Abstract

Objective: The present study aims to examine childbirth self-efficacy levels with potential moderating variables. Methods: The systematic searches were conducted in nine databases in July 2019. The PRISMA checklist was used. The quality of studies was evaluated by two researchers. The random-effect model was used in the present meta-analysis. The heterogeneity tests and moderator analyses were performed. There were 18 eligible articles. Results: Results indicated that childbirth self-efficacy levels do not change based on parity (Q = 0.784, p = 0.376 for efficacy expectancy, Q = 0.190, p = 0.663 for outcome expectancy). The between-study variance was not significant for subdimensions of CBSEI (Qb = 1.531, p = .216), which means no significant difference between OE and EE levels was found. The between-study variance was not significant for OE levels (Qb = 0.333, p = .847), which means no significant difference was found between Outcome-AL, Outcome-SS, and OE-16. The moderator analysis, including Efficacy-AL, Efficacy-SS, and EE-16 presented a higher pooled mean score for EE-16 (111.56; 95% CI = 98.66 to 124.46). However, the between-study variance was not significant for EE levels (Qb = 4.240, p = .120).

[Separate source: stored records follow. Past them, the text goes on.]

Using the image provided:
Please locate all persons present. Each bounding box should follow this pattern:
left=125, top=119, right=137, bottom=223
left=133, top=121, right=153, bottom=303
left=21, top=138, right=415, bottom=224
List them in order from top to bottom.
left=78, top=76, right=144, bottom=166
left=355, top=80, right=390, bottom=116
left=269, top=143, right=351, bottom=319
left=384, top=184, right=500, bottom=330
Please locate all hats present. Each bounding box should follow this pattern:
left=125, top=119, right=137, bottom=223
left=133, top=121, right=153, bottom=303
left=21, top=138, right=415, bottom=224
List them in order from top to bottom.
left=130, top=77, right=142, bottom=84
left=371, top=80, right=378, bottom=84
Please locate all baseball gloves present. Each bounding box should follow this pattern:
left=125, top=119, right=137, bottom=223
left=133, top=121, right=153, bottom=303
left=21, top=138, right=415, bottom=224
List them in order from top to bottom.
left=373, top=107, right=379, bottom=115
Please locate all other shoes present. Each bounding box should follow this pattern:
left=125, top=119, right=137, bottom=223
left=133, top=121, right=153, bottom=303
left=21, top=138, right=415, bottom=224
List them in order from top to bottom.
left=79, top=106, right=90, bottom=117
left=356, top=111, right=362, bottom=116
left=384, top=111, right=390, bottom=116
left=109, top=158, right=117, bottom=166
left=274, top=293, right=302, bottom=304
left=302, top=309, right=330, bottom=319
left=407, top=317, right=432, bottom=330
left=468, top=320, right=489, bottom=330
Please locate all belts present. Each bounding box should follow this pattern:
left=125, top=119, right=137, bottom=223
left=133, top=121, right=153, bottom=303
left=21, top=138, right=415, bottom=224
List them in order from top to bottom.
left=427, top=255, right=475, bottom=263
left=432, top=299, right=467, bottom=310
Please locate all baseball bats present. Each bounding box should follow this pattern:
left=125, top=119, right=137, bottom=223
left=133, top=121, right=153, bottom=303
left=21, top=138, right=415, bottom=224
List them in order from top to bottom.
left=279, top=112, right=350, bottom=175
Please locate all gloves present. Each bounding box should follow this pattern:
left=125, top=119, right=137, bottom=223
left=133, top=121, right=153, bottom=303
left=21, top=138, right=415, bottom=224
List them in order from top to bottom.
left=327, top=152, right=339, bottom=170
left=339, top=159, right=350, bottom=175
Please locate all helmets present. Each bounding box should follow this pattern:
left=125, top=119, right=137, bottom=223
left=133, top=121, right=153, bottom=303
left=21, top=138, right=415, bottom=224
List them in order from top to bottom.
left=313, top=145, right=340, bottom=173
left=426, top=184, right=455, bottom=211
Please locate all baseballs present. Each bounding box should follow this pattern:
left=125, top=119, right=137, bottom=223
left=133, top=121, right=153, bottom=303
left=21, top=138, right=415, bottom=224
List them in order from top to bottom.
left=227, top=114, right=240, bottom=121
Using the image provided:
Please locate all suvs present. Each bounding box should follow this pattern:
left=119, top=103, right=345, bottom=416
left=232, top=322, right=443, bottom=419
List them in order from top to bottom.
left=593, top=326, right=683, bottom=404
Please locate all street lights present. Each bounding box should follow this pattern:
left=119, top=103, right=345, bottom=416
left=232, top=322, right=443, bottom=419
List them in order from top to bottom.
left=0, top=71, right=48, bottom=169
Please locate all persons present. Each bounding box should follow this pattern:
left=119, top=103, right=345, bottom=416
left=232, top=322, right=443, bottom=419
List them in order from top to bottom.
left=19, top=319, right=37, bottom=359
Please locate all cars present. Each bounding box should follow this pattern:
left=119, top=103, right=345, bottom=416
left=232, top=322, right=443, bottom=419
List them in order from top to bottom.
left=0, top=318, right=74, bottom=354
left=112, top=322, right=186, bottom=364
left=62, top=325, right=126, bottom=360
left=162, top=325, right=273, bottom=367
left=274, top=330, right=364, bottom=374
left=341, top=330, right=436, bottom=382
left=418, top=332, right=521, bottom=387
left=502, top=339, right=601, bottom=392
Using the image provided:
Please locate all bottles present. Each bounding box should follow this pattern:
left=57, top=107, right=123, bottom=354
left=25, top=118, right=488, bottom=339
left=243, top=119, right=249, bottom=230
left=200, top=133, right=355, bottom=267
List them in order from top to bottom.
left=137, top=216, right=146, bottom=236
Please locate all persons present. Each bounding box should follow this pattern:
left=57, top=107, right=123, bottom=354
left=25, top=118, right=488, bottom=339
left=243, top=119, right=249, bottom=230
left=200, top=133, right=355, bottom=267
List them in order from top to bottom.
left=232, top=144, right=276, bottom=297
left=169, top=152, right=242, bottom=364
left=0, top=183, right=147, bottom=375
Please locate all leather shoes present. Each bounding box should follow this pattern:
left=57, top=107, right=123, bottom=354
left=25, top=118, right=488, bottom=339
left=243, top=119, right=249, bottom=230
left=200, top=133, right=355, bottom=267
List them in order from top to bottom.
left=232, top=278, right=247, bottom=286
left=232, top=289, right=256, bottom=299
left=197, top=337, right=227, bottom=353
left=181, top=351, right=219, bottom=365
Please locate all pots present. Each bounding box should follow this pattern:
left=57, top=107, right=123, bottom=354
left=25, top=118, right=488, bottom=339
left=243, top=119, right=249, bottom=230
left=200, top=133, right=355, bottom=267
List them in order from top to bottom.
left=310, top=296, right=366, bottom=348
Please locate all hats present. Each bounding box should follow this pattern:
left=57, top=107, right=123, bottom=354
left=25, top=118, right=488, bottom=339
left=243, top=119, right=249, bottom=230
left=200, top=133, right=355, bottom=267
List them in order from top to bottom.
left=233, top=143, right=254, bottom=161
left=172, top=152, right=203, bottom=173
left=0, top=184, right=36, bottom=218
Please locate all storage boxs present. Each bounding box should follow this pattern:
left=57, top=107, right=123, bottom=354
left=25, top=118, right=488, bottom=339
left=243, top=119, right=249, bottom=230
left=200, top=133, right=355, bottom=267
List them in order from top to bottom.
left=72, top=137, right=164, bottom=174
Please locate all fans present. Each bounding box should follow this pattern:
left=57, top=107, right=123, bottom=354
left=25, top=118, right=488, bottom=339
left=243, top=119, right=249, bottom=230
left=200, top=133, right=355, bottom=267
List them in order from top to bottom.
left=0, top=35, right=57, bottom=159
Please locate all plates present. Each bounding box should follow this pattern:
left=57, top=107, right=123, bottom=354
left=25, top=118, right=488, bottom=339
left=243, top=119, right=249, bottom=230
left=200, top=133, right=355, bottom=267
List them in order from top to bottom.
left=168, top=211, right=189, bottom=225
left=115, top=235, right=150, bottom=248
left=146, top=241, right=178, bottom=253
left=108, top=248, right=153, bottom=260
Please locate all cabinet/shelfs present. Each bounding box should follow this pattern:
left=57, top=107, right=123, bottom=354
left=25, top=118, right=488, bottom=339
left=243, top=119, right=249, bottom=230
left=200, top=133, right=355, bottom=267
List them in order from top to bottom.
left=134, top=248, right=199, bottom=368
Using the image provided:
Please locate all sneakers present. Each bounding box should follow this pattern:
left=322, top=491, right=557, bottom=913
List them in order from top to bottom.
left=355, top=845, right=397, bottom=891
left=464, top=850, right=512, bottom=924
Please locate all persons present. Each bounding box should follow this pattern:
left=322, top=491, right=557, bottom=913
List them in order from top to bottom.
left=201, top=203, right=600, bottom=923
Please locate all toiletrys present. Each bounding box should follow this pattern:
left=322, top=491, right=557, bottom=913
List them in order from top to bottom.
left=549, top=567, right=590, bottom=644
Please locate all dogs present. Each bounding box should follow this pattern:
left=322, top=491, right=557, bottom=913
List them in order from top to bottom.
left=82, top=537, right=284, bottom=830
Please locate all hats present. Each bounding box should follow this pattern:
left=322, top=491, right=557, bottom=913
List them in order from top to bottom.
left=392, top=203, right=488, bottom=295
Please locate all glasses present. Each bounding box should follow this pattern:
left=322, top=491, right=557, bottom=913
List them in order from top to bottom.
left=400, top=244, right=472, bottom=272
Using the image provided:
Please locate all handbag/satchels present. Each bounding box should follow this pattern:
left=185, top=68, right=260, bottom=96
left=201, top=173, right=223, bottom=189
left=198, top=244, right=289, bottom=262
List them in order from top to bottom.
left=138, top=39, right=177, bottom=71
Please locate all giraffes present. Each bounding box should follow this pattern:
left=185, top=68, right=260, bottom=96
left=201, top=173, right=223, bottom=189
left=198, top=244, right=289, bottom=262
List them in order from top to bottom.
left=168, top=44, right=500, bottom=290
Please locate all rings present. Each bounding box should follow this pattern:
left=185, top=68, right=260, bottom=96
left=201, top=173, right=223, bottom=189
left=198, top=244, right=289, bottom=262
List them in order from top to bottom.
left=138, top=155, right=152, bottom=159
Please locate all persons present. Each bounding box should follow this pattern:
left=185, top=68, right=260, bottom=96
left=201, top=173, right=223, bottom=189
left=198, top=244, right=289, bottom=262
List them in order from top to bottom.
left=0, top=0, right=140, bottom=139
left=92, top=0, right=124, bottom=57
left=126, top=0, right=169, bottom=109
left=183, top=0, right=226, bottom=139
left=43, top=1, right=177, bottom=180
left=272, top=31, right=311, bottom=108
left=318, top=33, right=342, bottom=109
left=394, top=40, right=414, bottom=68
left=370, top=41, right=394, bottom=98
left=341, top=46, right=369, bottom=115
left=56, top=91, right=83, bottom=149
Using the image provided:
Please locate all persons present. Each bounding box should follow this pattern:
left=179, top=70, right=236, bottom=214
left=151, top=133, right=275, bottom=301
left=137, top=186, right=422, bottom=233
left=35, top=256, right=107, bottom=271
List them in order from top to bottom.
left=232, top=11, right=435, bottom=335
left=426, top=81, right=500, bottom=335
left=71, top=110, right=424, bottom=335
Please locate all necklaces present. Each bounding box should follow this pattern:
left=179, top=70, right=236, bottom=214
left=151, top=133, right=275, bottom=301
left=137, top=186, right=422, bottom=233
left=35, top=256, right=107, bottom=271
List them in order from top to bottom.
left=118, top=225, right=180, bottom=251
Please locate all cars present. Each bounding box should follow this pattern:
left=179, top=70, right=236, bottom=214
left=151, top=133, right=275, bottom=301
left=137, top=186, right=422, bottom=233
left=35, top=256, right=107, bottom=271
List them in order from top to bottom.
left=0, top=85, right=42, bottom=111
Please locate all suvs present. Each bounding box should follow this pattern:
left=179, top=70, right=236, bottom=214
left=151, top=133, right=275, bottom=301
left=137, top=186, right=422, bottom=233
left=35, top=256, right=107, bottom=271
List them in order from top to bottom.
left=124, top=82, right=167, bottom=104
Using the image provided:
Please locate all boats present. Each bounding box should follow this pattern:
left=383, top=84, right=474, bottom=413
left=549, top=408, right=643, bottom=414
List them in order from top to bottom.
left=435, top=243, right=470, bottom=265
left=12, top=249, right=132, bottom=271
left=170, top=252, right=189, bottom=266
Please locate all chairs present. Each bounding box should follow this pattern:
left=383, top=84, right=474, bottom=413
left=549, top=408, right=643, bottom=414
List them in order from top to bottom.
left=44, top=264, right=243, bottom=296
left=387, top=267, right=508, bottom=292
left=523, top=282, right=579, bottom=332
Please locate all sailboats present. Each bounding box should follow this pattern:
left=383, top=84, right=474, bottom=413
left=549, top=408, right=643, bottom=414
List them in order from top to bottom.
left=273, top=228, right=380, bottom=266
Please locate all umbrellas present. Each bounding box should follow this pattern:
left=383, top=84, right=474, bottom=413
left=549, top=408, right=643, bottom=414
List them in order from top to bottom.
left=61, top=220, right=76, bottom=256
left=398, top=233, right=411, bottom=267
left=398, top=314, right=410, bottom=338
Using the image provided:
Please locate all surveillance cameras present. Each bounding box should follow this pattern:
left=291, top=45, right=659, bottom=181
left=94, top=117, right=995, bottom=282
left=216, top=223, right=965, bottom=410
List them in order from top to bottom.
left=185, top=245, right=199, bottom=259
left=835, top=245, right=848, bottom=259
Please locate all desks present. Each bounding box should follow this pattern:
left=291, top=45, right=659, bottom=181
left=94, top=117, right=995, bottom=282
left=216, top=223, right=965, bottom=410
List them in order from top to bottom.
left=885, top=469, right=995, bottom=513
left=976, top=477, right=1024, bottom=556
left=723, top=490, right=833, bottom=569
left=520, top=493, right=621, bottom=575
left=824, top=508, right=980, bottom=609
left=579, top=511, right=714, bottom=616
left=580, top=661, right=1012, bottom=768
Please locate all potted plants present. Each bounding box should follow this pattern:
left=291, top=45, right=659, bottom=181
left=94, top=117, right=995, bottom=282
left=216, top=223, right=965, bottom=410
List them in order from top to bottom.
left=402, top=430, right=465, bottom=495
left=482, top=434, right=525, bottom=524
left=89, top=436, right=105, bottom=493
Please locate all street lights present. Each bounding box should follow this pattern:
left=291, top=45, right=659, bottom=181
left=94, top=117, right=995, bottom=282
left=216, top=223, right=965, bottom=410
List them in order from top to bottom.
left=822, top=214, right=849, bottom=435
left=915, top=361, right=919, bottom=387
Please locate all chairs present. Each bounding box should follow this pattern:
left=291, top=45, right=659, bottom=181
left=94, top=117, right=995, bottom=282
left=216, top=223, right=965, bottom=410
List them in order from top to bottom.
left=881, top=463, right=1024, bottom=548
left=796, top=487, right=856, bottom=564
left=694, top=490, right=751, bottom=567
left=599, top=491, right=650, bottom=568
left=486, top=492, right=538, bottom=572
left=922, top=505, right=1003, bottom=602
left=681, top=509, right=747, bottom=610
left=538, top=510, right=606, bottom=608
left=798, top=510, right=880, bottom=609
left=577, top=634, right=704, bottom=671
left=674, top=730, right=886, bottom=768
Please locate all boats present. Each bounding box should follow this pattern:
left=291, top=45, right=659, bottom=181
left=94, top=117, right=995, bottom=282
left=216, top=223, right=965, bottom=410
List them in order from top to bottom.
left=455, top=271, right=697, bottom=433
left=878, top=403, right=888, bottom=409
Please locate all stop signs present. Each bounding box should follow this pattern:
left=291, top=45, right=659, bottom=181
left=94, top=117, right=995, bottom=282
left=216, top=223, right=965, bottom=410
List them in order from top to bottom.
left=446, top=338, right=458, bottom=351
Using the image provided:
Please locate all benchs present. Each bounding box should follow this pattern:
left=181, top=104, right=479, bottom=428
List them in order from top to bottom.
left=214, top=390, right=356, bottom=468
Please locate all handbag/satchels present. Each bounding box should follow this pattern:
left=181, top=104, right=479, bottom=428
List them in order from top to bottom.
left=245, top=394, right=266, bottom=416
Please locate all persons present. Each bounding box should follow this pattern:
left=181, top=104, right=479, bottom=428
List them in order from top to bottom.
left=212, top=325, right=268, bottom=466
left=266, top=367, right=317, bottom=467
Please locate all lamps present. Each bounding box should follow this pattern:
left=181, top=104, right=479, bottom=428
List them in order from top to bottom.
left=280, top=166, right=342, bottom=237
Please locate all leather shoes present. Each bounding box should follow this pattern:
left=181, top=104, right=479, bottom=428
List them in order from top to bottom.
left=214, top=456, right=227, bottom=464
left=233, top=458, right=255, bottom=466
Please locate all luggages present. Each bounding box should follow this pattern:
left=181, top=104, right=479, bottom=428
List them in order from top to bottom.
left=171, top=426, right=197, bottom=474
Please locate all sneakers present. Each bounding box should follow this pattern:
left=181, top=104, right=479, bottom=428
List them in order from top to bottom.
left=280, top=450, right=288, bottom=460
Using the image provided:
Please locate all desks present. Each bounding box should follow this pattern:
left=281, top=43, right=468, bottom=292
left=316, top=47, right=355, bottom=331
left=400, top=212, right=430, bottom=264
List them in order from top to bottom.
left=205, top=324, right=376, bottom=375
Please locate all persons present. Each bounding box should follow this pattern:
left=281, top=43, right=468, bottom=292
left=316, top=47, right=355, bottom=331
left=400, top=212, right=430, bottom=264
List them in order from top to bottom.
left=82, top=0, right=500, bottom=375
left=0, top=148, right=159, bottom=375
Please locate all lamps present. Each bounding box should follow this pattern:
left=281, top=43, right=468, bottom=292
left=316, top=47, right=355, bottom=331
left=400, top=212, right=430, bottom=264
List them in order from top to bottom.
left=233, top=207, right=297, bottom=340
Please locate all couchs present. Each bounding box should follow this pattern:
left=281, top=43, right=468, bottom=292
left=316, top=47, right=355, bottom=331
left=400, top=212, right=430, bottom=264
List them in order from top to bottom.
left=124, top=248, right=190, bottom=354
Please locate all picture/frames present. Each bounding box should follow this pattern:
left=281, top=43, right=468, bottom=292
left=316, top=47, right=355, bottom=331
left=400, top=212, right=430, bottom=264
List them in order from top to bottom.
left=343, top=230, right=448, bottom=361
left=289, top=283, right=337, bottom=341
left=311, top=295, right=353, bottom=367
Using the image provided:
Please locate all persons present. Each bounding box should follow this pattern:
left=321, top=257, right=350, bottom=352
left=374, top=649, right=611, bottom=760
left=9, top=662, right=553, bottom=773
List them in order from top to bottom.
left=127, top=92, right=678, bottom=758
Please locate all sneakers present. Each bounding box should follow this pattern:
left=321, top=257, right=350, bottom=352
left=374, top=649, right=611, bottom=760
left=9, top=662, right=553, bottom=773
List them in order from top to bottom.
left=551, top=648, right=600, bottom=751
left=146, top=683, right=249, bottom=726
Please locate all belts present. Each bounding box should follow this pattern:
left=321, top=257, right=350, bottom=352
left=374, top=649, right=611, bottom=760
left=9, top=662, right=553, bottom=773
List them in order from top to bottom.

Despite the moderator analysis, the finding of high heterogeneity suggests the need for further studies which examine the concept of childbirth self-efficacy with additional variables. Conclusion: The study presents that childbirth self-efficacy levels do not change based on parity, stages of labor and subdimensions of CBSEI. Researchers need to examine the concept of childbirth self-efficacy with new variables for further clarify of concept.